Stored entries
□ □ □

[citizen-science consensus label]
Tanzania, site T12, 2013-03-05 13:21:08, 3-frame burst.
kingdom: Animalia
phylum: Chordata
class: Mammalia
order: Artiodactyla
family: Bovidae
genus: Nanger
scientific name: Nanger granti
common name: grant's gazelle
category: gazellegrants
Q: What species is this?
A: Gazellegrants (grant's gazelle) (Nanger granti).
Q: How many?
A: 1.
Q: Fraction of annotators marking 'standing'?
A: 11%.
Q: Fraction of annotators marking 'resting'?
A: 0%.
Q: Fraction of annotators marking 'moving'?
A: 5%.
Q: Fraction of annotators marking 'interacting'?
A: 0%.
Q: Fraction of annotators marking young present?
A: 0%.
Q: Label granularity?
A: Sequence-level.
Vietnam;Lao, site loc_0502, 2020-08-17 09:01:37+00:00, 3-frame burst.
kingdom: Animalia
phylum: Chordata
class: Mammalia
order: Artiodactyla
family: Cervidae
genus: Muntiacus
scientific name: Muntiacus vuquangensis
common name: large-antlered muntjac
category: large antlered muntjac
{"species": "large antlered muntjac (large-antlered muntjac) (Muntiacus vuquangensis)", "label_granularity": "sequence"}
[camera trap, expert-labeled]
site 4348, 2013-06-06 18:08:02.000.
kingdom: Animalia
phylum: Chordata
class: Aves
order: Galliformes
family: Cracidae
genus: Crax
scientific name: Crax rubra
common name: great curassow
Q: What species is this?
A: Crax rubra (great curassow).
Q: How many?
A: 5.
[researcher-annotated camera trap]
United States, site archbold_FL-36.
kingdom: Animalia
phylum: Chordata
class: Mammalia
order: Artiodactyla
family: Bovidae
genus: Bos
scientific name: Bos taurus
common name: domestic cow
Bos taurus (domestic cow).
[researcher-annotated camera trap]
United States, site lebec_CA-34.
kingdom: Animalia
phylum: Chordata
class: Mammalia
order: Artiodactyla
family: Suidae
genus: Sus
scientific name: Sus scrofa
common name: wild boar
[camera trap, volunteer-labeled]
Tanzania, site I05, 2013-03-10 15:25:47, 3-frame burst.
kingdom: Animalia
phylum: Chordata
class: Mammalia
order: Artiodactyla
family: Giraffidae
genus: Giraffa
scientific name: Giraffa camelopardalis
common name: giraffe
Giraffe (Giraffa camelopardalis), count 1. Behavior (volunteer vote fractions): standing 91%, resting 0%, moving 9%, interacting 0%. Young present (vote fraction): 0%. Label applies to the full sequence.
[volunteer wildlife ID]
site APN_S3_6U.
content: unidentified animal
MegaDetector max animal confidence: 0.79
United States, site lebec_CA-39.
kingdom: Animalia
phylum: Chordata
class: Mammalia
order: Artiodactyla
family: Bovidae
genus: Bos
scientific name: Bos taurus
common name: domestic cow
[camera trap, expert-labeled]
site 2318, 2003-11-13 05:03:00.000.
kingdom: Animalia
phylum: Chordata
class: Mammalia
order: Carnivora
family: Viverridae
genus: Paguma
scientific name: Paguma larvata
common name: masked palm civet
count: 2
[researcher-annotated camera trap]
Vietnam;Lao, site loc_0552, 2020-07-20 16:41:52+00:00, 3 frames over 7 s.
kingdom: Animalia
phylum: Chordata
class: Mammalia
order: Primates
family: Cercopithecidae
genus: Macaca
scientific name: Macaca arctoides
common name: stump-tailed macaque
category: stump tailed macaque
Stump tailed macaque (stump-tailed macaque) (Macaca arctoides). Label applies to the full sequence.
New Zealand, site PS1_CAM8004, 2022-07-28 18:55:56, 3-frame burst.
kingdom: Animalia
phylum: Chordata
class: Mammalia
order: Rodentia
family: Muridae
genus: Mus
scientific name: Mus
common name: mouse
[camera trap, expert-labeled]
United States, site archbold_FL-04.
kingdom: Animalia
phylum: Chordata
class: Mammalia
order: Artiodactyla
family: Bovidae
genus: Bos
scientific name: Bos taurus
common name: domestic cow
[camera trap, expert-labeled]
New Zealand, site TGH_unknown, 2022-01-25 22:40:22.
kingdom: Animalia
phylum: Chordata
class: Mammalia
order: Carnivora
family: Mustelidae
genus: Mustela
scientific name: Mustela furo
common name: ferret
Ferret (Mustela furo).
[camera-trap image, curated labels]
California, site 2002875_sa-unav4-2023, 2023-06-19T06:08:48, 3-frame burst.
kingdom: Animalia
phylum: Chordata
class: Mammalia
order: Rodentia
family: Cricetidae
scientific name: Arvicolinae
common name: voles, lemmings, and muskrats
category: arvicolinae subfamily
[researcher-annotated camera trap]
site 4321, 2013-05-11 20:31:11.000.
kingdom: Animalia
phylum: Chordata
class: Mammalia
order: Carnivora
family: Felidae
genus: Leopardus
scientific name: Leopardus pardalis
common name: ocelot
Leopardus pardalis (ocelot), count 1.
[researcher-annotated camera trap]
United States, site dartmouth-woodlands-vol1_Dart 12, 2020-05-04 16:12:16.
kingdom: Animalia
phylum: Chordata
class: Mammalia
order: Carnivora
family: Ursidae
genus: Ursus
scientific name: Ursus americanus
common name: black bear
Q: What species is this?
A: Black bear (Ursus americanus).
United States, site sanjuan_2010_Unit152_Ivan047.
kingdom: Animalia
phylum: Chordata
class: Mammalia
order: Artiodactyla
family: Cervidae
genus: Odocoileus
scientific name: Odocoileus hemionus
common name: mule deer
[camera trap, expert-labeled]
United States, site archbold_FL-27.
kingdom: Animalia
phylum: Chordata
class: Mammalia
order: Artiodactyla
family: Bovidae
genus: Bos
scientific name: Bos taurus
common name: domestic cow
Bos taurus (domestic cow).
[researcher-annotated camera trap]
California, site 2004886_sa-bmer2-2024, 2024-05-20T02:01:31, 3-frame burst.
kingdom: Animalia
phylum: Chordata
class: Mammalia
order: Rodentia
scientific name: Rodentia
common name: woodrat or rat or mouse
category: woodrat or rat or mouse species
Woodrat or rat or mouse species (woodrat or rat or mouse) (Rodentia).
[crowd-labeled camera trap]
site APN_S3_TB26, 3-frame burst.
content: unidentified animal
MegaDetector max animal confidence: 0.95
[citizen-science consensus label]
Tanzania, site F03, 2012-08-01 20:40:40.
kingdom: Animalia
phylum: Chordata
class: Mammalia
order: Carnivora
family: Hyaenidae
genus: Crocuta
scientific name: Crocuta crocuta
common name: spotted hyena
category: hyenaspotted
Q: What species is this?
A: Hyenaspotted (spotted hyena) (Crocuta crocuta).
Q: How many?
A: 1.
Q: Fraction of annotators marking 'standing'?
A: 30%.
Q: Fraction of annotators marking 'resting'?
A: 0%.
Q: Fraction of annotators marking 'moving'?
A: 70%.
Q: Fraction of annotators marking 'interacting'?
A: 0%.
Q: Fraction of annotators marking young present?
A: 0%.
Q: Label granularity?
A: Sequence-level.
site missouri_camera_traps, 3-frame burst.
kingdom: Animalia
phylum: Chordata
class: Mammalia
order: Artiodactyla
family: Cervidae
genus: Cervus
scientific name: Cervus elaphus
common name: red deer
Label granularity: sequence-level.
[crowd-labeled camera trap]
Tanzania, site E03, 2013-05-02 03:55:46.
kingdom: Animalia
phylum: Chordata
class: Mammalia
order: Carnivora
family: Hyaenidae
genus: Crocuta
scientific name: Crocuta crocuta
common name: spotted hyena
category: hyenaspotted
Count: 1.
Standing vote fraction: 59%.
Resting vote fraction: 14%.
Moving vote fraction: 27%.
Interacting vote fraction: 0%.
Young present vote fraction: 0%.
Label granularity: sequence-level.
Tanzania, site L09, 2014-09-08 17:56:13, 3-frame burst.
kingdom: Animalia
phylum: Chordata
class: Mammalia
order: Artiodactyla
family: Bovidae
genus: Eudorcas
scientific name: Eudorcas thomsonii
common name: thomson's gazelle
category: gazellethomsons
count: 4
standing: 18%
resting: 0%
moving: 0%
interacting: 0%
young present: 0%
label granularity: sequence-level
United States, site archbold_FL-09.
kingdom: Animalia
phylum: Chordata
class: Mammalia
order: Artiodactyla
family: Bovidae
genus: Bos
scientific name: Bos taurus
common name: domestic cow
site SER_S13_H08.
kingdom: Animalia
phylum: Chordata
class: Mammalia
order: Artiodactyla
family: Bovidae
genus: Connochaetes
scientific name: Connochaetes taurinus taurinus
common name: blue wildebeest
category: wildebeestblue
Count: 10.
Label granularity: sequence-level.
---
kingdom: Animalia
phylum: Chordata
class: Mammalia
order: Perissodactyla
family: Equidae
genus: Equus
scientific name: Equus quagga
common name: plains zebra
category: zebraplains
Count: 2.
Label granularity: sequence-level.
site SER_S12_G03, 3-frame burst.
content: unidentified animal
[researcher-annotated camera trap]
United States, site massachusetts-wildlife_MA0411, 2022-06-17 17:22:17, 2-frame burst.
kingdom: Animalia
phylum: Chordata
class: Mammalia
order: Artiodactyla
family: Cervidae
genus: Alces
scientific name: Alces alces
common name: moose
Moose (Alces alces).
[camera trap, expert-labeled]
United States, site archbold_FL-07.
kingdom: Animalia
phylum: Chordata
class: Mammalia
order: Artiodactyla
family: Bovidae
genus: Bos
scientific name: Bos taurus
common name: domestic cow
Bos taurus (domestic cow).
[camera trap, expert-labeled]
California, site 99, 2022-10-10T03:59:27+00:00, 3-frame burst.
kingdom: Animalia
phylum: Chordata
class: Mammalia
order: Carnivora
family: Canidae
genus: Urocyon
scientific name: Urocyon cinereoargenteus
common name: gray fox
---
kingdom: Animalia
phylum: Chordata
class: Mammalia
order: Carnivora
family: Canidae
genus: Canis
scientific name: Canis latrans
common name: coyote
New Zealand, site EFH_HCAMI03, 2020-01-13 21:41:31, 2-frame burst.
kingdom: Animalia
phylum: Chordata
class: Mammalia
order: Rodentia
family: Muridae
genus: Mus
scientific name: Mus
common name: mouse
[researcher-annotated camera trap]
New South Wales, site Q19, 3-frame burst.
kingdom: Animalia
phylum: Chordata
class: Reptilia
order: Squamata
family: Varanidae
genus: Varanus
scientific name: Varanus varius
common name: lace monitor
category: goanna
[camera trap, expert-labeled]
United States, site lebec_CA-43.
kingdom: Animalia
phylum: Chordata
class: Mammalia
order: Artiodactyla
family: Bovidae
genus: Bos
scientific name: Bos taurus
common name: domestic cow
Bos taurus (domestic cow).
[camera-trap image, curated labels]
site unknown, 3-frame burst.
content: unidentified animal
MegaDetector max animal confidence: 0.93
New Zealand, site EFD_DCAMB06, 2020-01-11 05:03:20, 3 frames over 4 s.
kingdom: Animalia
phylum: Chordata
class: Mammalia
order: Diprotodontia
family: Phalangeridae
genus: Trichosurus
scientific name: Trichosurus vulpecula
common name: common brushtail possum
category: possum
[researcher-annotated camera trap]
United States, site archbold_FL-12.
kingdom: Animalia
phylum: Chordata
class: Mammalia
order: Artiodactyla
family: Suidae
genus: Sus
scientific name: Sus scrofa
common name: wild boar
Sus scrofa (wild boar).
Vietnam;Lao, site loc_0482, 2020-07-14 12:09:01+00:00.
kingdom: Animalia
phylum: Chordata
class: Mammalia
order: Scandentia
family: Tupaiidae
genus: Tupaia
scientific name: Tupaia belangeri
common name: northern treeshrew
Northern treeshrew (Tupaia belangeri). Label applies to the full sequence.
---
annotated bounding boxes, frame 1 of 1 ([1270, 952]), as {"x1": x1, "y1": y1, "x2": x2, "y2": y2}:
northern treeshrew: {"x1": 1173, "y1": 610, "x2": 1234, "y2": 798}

□ □ □

- **TASK**: In the entries above, find the line holding "family: Felidae" and the line holding "scientific name: Ursus americanus"; print both of them and every line between, exactly, and nothing else.

- **ANSWER SPACE**:
family: Felidae
genus: Leopardus
scientific name: Leopardus pardalis
common name: ocelot
Leopardus pardalis (ocelot), count 1.
[researcher-annotated camera trap]
United States, site dartmouth-woodlands-vol1_Dart 12, 2020-05-04 16:12:16.
kingdom: Animalia
phylum: Chordata
class: Mammalia
order: Carnivora
family: Ursidae
genus: Ursus
scientific name: Ursus americanus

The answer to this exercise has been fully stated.